Le nombre impres­sionnant de ces masques fait direc­tement référence aux écrits de Charles Garnier lui-même :

« Je laisse la question de la qualité et de la quantité, en me bornant seulement à dire que le talent et le nombre vont de compagnie dans les productions de mon ami Chabaud.

Ce qui fait que je détache un peu ce statuaire des autres, c’est que sa colla­bo­ration m’a apporté tant de facilités dans l’exécution que je voudrais insister sur ce point que, dans la construction des grands édifices, il y aurait toujours avantage à diminuer le nombre des colla­bo­rateurs et à placer sous une même direction des œuvres d’art le plus souvent dissé­minées en plusieurs mains ».

Cette phrase, extrê­mement importante démontre toute l’amitié et la confiance que Garnier témoignait au Venellois.
Il la mettra d’ailleurs direc­tement en pratique lors de l’édification de l’opéra casino de Monte-Carlo puisque l’intérieur de la salle de concert sera entiè­rement confié aux bons soins de Chabaud.

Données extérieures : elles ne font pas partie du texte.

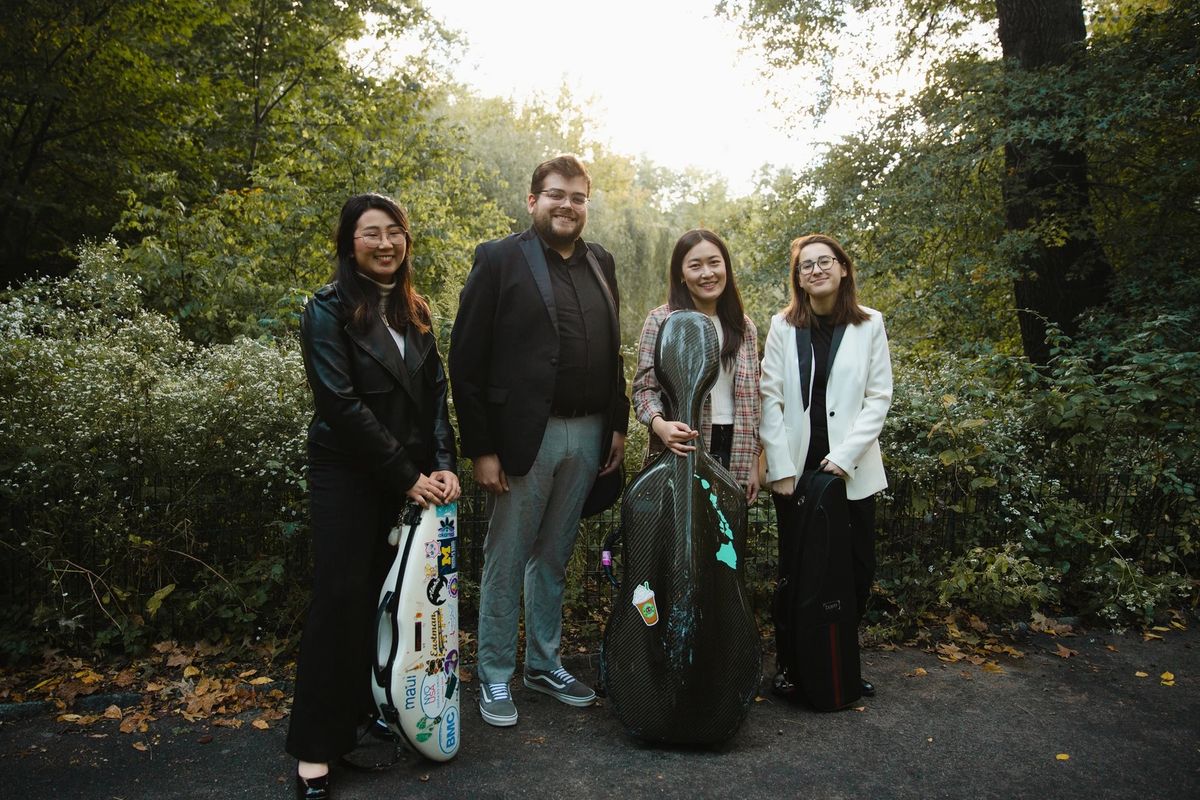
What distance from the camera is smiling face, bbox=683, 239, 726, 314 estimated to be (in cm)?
328

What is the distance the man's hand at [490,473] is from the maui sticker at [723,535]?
A: 78 cm

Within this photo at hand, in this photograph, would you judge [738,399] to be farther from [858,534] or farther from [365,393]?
[365,393]

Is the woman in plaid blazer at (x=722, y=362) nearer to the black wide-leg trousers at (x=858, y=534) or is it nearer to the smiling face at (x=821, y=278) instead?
the black wide-leg trousers at (x=858, y=534)

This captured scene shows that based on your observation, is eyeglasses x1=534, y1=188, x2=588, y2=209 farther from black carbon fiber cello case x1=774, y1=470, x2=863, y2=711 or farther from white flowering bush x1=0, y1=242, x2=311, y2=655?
white flowering bush x1=0, y1=242, x2=311, y2=655

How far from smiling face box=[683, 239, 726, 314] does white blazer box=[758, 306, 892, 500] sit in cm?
43

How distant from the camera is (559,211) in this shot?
317 centimetres

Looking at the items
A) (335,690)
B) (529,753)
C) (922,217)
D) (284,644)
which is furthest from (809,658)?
(922,217)

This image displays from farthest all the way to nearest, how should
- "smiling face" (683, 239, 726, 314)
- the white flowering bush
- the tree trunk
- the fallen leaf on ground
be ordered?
the tree trunk
the fallen leaf on ground
the white flowering bush
"smiling face" (683, 239, 726, 314)

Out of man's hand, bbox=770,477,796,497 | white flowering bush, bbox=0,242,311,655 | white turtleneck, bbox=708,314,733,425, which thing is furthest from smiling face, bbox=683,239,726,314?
white flowering bush, bbox=0,242,311,655

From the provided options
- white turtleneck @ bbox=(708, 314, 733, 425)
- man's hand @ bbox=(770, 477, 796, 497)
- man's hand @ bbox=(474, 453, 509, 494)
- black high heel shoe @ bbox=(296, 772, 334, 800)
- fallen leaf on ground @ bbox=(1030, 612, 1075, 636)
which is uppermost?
white turtleneck @ bbox=(708, 314, 733, 425)

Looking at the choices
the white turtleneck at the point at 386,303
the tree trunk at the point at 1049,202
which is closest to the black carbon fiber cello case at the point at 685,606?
the white turtleneck at the point at 386,303

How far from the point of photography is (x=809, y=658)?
3.29m

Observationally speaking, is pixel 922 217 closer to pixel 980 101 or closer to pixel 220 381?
pixel 980 101

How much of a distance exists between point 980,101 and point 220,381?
6.53m
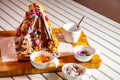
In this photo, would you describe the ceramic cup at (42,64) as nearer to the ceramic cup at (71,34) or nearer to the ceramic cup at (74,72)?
the ceramic cup at (74,72)

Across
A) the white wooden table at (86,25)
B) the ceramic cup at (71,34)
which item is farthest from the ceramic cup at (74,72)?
the ceramic cup at (71,34)

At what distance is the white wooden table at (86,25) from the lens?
1349mm

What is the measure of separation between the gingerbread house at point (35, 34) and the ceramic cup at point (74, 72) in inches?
5.0

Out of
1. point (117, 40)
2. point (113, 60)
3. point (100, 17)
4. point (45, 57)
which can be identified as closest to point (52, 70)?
point (45, 57)

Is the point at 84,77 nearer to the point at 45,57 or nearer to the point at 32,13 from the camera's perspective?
the point at 45,57

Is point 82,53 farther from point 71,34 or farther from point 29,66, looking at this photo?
point 29,66

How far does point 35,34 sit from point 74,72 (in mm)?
255

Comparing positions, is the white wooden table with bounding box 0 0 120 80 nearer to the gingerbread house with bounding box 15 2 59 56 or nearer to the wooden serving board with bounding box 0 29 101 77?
the wooden serving board with bounding box 0 29 101 77

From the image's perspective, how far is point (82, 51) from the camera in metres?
1.42

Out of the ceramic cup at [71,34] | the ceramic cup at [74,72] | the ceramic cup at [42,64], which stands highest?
the ceramic cup at [71,34]

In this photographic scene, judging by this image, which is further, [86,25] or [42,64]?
[86,25]

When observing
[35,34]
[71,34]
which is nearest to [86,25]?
[71,34]

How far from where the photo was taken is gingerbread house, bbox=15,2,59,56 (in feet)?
4.51

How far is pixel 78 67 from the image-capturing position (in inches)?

Paradoxa­lement pourtant, le Musée d’Orsay, qui regorge de documents d’archives, de plâtres prépa­ra­toires, pose une énigme certaine : en effet si la plupart des grands sculpteurs parisiens et provinciaux (je pense notamment à l’aixois Truphème) sont repré­sentés ou cités, Louis-Félix Chabaud demeure un grand absent totalement méprisé.

Cela n’est pas nouveau puisque dans l’ouvrage publié par Nuitter en 1875, Chabaud est déjà relégué au rang de simple ornemaniste (ou ornementiste) et que la plupart de ses contri­butions sont passées sous silence.

Il suffit pourtant de se tenir devant l’opéra pour prendre la pleine mesure de son talent et de son côté prolifique. Au dessus de la loggia se détachent en effet 9 médaillons consacrés à des compo­siteurs et deux latéraux consacrés à des libret­tistes comportant des bustes en bronze dorés.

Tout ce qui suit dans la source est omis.